▶ **WHAT IS BEING ASKED**
Which of the lines below contain the string "labeled"? Pull each one out of the data.

====== PROVIDED DATA

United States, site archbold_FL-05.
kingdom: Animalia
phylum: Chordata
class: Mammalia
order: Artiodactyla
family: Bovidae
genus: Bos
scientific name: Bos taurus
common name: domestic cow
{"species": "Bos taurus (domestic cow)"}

============
====== PROVIDED DATA

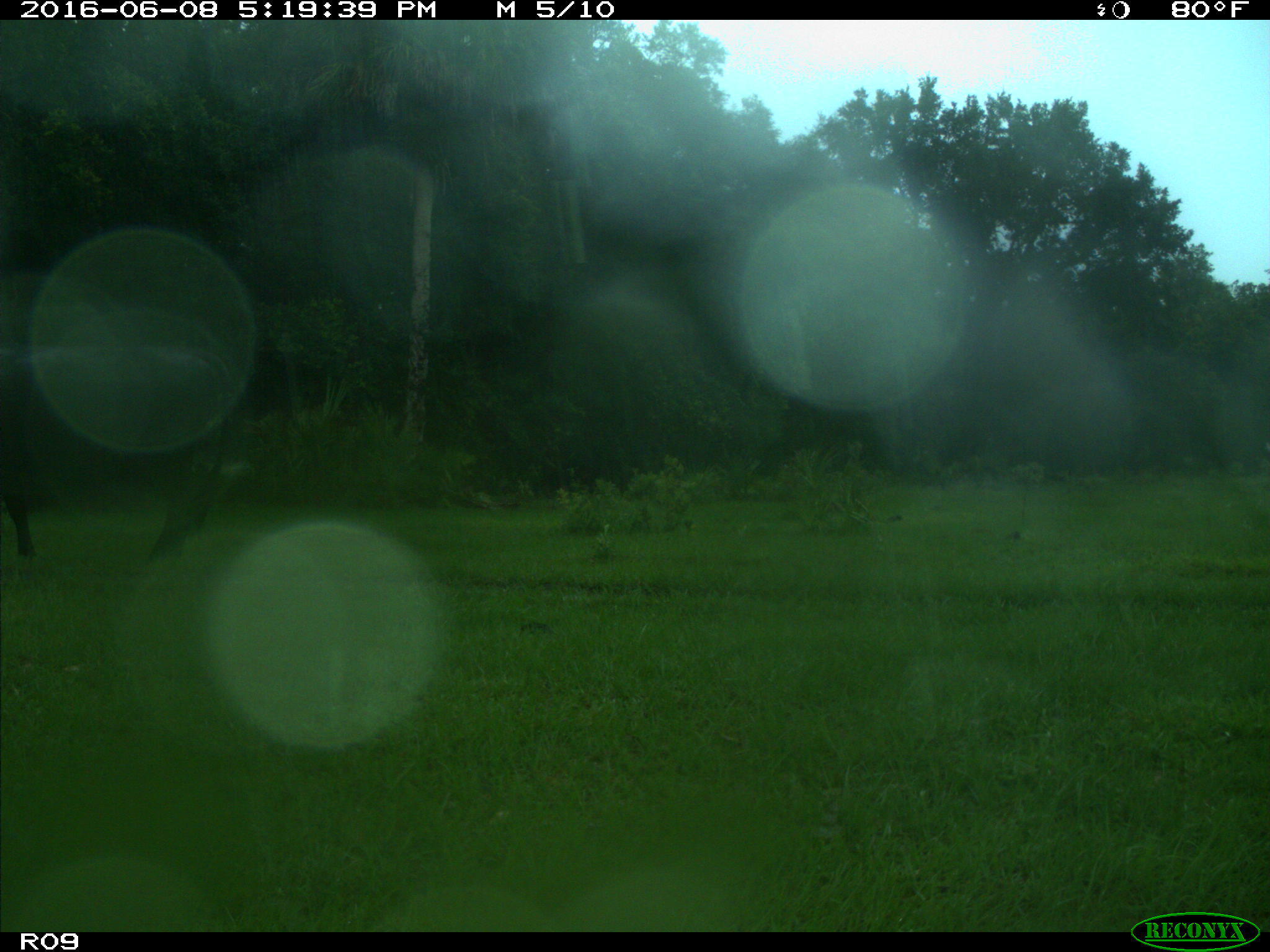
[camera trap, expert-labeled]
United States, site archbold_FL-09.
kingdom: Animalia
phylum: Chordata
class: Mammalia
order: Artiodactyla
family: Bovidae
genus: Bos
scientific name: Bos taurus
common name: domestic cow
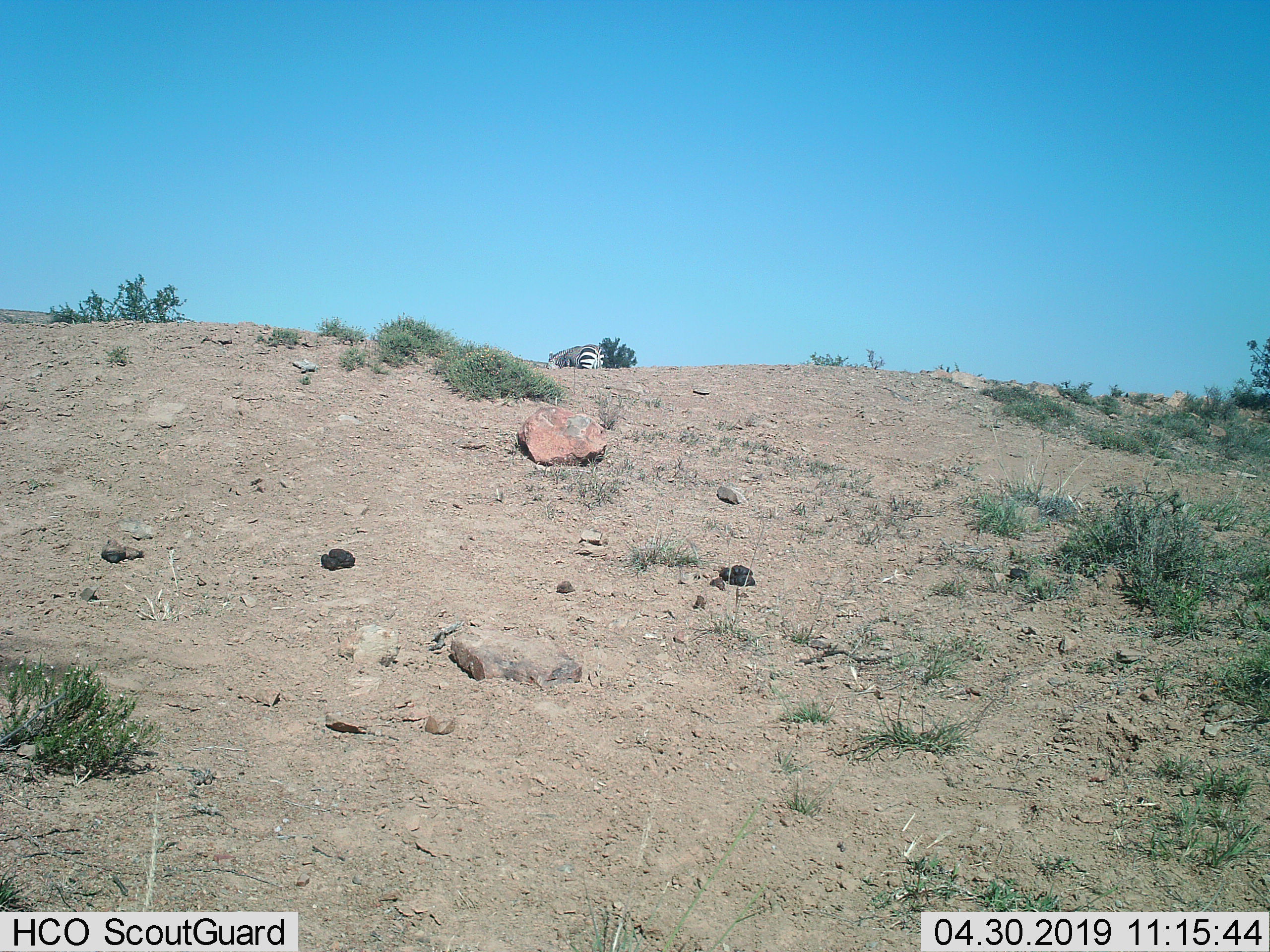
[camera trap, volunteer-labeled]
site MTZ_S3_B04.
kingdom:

============
====== PROVIDED DATA

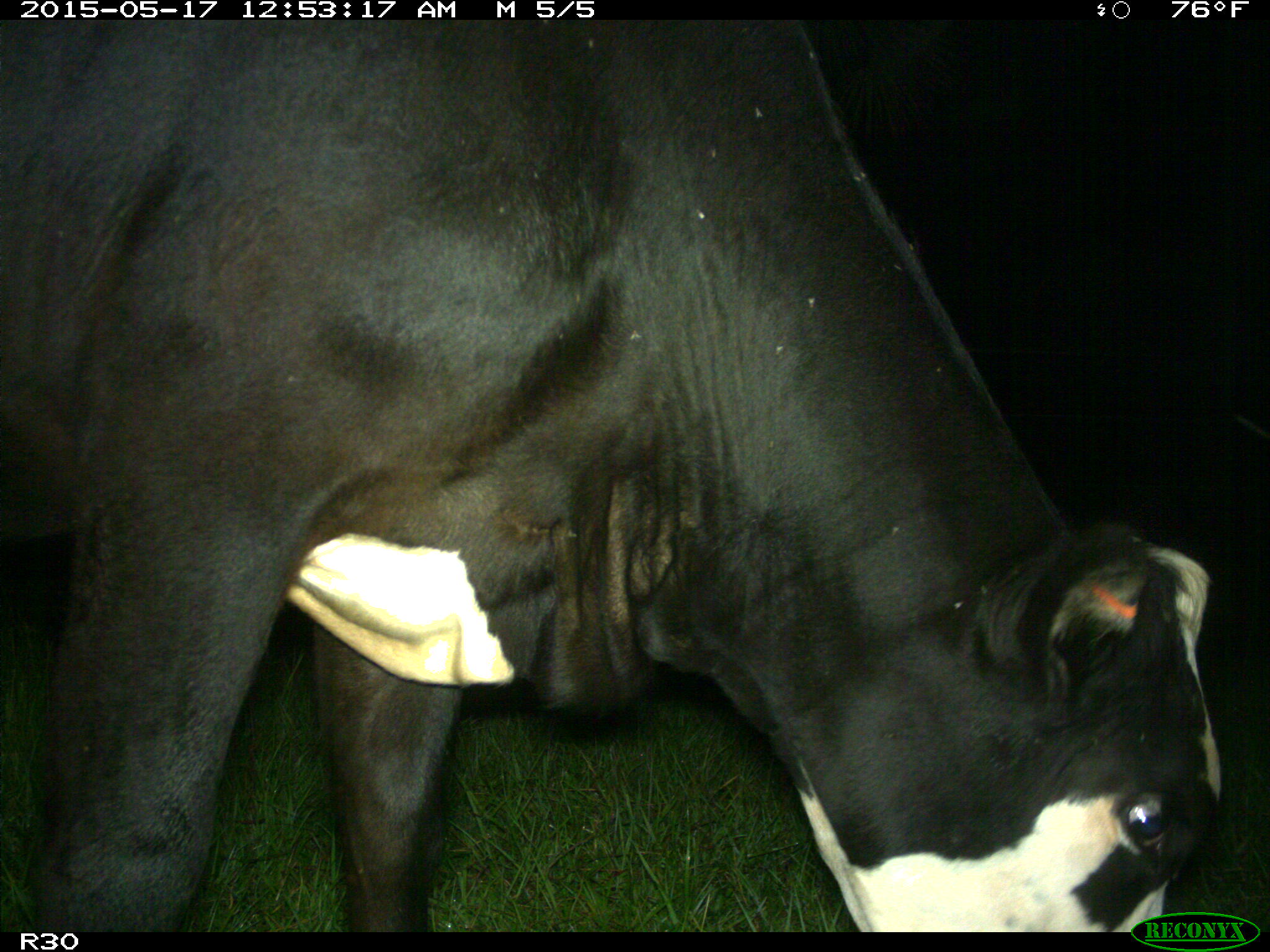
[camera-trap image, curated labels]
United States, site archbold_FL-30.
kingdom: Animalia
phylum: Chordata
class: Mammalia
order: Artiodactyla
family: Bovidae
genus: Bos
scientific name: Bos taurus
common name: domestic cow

============

▶ **OUTPUT BELOW**
[camera trap, expert-labeled]
[camera trap, volunteer-labeled]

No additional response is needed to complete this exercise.